Without the federal authorities to pay for improved subsidies, the savings in reinsurance will be less. This means that the federal government will send Colorado less money – about $ 100 million less a year, said Conway, a reduction of around 30%.
Conway said he told insurers this week that he expects the reinsurance program to have a lower impact on bonuse prices in 2026. He estimated that the drop in impact would result in an additional 7% increase in the front ranging next year and as much as 16% in rural areas, where insurance prices had been among the highest in the country.
More “loading of money”
The affordable care law also contains another way of helping people pay health care. The law obliges insurers to reduce the costs of the pocket for people who make it just enough not to be eligible for Medicaid.
Unlike bonuses subsidies-which reduces initial-insurance insurance costs-these so-called cost sharing reductions work on the Back-End leger, franchises and coastal amounts must pay when they receive health care.

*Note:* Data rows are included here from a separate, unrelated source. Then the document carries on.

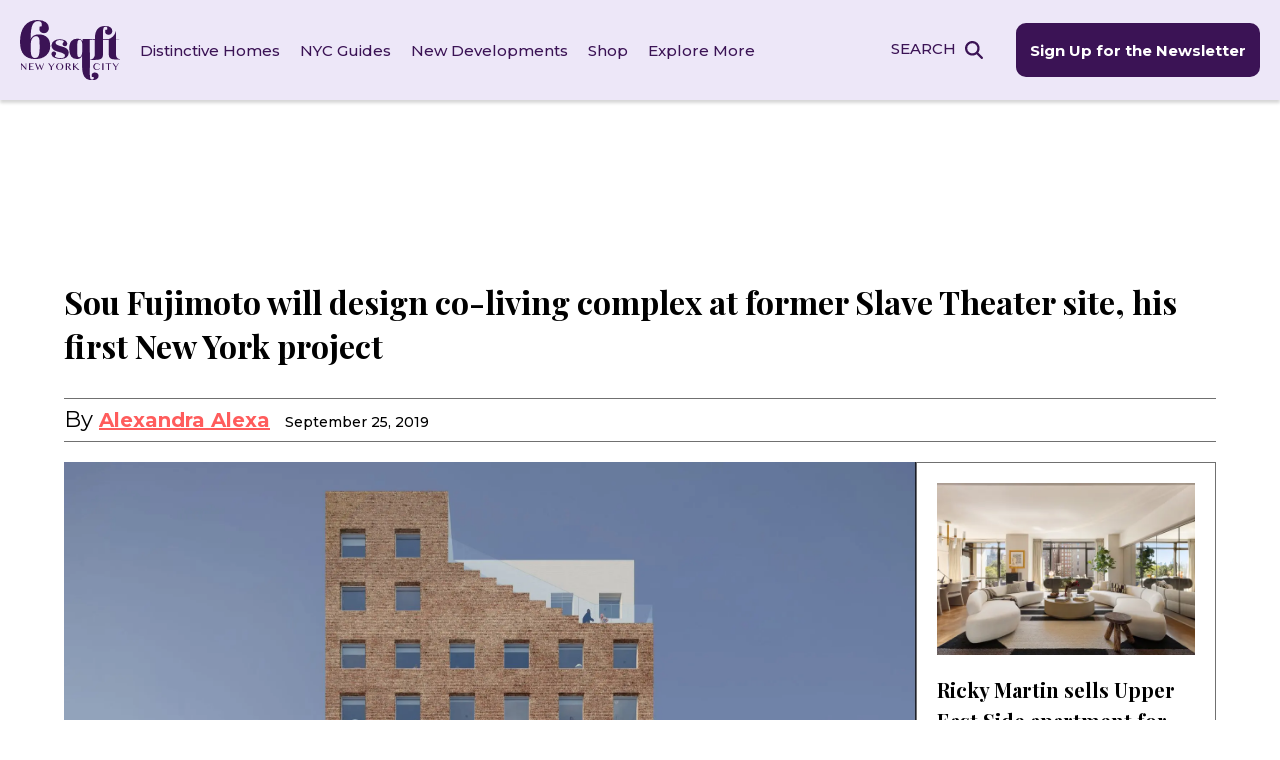

--- FILE ---
content_type: image/svg+xml
request_url: https://www.6sqft.com/wp-content/uploads/2023/06/icon_history.svg
body_size: 392
content:
<svg xmlns="http://www.w3.org/2000/svg" width="42.401" height="57.259" viewBox="0 0 42.401 57.259">
  <g id="icon_history" transform="translate(-144.78 -2.864)">
    <path id="Path_23130" data-name="Path 23130" d="M182.5,15.931v-5.02a4.769,4.769,0,0,0,4.678-4.761v-2.4a.885.885,0,0,0-.885-.885h-40.63a.885.885,0,0,0-.885.885v2.4a4.768,4.768,0,0,0,4.678,4.761v5.02a15.217,15.217,0,0,0,6.063,12.4l4.06,3.16-4.06,3.16a15.216,15.216,0,0,0-6.063,12.4v5.02a4.768,4.768,0,0,0-4.678,4.761v2.4a.885.885,0,0,0,.885.885H186.3a.885.885,0,0,0,.885-.885v-2.4a4.768,4.768,0,0,0-4.678-4.761v-5.02a15.218,15.218,0,0,0-6.063-12.4l-4.061-3.16,4.06-3.16a15.215,15.215,0,0,0,6.063-12.4ZM146.55,6.15V4.634h38.86V6.15a3,3,0,0,1-2.994,2.994H149.544A3,3,0,0,1,146.55,6.15Zm38.86,50.686v1.516H146.55V56.836a3,3,0,0,1,2.995-2.994h32.871a3,3,0,0,1,2.994,2.994Zm-9.85-4.765H156.4v-.59a8.388,8.388,0,0,1,3.384-6.923l6.195-4.821,6.194,4.821a8.387,8.387,0,0,1,3.385,6.923v.59Zm-5.165-21.276a.885.885,0,0,0,0,1.4l4.958,3.858a13.5,13.5,0,0,1,5.38,11v5.016h-3.4v-.59a10.079,10.079,0,0,0-4.068-8.32l-6.738-5.244a.886.886,0,0,0-1.088,0L158.7,43.161a10.081,10.081,0,0,0-4.068,8.32v.59h-3.4V47.055a13.5,13.5,0,0,1,5.38-11l4.958-3.858a.885.885,0,0,0,0-1.4l-4.958-3.858a13.5,13.5,0,0,1-5.38-11.006V10.915h29.5V15.93a13.5,13.5,0,0,1-5.38,11.006Zm6.051-16.477H155.516a.885.885,0,0,0-.885.885,10.08,10.08,0,0,0,4.068,8.32l6.4,4.979v2.462a.885.885,0,1,0,1.771,0V28.5l6.4-4.979a10.079,10.079,0,0,0,4.068-8.32.885.885,0,0,0-.885-.885Zm-4.271,7.809-6.195,4.821-6.195-4.821a8.329,8.329,0,0,1-3.346-6.038h19.082a8.329,8.329,0,0,1-3.347,6.038Z" fill="#fff"/>
  </g>
</svg>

During the administration of President Barack Obama, the federal government reimbursed insurers for providing these discounts. But President Donald Trump, during his first mandate, ended this practice.

The result could have sent premium prices soaring as insurers at the price of the advantage, but the states, including Colorado, responded with an intelligent decision. They told insurers that they could stack the costs of having to finance cost sharing reductions only on silver plans – the intermediate level of the bronze / silver / gold hierarchy of insurance choices.
Silver plans are the only eligible plans for cost sharing reductions. But these are also the plans used to determine the share of a subsidy that people receive. More expensive money plans mean a greater grant, which can be used to buy any plan.
This maneuver, Known as “loading of money”, had an extraordinary effect: the federal government spent more money not Financing of cost sharing reductions only of financing. However, the reconciliation bill ends by taking over federal funding for cost sharing reductions.
Connect for Health estimated that what people pay on average for their premiums would increase by 39% due to the end of the money load. Conway estimated that this would lead to 30,000 to 35,000 people unable to afford coverage in Colorado.
Conway said that two other provisions in the reconciliation bill – one that would reduce the open registration window and another which would end the automatic renewals of insurance regimes – could also lead to the cover of fewer people.
“We have to do our best to reduce costs for Colorado,” concluded Polis in his letter, “and instead, this imprudent legislation will increase them.”